Nutter first warned Sept. 11 that the weak economy had knocked his budget off-track. At the time, the budget gap was estimated to be at least $450 million. That figure has more than doubled as Wall Street melted down and the U.S. economy slowed even further, sending city budget officials scrambling to adjust.

"The city's budget is a mess," Cohen said. "It was a mess when Michael Nutter ran for mayor. The recent financial meltdown has exacerbated it and probably accelerated it by a year."

The Free Library cuts are a particular surprise because Nutter, then a councilman, and Councilman Frank DiCicco led a crusade in 2005 to save library funding the last time the city seriously tightened its belt. The effort landed Nutter and DiCicco on the cover of Library Journal, which called them the "politicians of the year."

Although a $1 billion gap is less than 6 percent of the city's projected spending over the next five fiscal years, the structure of the city's budget sharply limits where Nutter can cut.

More than half of city spending is essentially nondiscretionary, going toward big-ticket items such as pension payments, debt service, and federally matched social services.

In effect, that forces virtually all the budget pain onto less than half the city government.
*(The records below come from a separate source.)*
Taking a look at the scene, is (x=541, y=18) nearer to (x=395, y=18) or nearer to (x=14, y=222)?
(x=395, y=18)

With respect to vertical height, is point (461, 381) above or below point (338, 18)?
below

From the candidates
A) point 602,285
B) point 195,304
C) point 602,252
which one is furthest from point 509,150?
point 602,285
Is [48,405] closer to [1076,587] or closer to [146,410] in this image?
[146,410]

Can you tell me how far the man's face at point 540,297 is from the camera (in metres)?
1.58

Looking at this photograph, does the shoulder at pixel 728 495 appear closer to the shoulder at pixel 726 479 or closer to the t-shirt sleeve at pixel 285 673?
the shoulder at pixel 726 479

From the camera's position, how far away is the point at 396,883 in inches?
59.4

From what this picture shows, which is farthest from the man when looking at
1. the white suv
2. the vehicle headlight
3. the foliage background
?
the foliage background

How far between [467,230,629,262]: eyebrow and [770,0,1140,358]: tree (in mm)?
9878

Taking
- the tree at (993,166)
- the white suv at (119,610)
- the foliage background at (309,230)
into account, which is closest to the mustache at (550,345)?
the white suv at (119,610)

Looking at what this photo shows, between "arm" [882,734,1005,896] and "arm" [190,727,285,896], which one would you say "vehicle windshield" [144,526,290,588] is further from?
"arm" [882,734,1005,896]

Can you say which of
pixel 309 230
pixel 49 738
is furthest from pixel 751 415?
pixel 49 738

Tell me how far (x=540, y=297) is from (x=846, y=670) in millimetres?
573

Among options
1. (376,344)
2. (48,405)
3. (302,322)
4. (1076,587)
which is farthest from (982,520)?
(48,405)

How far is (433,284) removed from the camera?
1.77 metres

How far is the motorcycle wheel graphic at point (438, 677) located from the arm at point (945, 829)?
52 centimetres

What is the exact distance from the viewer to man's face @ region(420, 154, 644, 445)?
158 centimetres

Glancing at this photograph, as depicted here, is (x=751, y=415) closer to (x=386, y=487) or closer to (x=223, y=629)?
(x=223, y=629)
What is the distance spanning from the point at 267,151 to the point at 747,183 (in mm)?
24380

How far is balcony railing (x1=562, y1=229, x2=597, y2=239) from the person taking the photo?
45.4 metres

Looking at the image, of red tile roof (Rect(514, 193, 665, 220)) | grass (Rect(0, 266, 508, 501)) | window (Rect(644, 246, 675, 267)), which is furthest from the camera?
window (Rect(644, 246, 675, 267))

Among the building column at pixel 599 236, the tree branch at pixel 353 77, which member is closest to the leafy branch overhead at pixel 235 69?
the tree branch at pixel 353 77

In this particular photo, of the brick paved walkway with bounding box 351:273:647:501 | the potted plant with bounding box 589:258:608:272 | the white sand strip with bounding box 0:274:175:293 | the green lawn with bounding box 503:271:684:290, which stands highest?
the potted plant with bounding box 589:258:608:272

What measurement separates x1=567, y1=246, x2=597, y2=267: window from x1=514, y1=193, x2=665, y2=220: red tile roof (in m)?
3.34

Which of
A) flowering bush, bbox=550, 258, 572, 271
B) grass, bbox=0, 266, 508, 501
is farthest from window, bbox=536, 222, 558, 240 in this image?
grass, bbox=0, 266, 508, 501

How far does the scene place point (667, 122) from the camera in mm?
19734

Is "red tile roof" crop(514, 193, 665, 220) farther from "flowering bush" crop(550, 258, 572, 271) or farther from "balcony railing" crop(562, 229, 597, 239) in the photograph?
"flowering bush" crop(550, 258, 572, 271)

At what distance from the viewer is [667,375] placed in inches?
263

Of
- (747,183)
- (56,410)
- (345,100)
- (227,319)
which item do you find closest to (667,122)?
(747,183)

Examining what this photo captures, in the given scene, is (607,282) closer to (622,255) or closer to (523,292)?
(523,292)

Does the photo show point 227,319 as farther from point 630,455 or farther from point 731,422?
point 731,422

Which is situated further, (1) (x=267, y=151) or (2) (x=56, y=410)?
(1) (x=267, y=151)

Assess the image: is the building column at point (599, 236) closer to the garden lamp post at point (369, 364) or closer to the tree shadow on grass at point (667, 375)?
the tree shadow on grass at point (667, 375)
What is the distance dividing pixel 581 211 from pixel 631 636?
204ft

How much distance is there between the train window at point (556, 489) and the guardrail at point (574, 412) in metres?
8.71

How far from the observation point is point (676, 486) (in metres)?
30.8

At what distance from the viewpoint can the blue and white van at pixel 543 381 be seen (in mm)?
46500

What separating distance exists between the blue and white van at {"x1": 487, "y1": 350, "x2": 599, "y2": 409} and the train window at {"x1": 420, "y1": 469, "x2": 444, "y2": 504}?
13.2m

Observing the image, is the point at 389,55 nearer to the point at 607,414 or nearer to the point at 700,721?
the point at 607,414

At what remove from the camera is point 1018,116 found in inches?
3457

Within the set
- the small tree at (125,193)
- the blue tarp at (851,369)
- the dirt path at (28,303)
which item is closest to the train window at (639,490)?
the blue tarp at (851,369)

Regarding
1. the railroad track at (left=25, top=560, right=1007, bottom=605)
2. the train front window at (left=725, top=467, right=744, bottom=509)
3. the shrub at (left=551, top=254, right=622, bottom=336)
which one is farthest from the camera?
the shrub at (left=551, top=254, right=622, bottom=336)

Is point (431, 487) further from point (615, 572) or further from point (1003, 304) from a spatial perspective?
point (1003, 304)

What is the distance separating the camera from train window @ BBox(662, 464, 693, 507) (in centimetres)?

The cuts, however unavoidable they might be, seem likely to make it hard for Nutter to achieve some of the big goals he established for his administration when he took office in January, such as halving the dropout rate, doubling the college-degree attainment rate, and changing the tax structure to encourage job creation.

Nutter's team has also had precious little time - just two months - to draw up a completely new spending plan, all while fielding savings suggestions from Council members, union leaders, and other elected officials. Yesterday, City Controller Alan Butkovitz proposed selling the city health center at Broad and Lombard Streets for $6 million. (Nutter said doing so would be harder than it might appear.)

And Nutter must break the bad budget news to a city that has been far more interested in the Phillies and President-elect Barack Obama's victory than municipal finances. Everyone knew the city faced bankruptcy when Rendell became mayor in 1992; this time, there is no comparable sense of urgency outside City Hall.

Nutter at least has plenty of company, as cities across the country must react to plummeting tax revenue. Just yesterday, New York Mayor Michael Bloomberg announced 3,000 job cuts, including 600 layoffs; the rescinding of a 7 percent property-tax cut and a $400 property-tax rebate; the cancellation of a new class of 1,000 police officers; and a reduction of average library hours from six days to 51/2 days a week.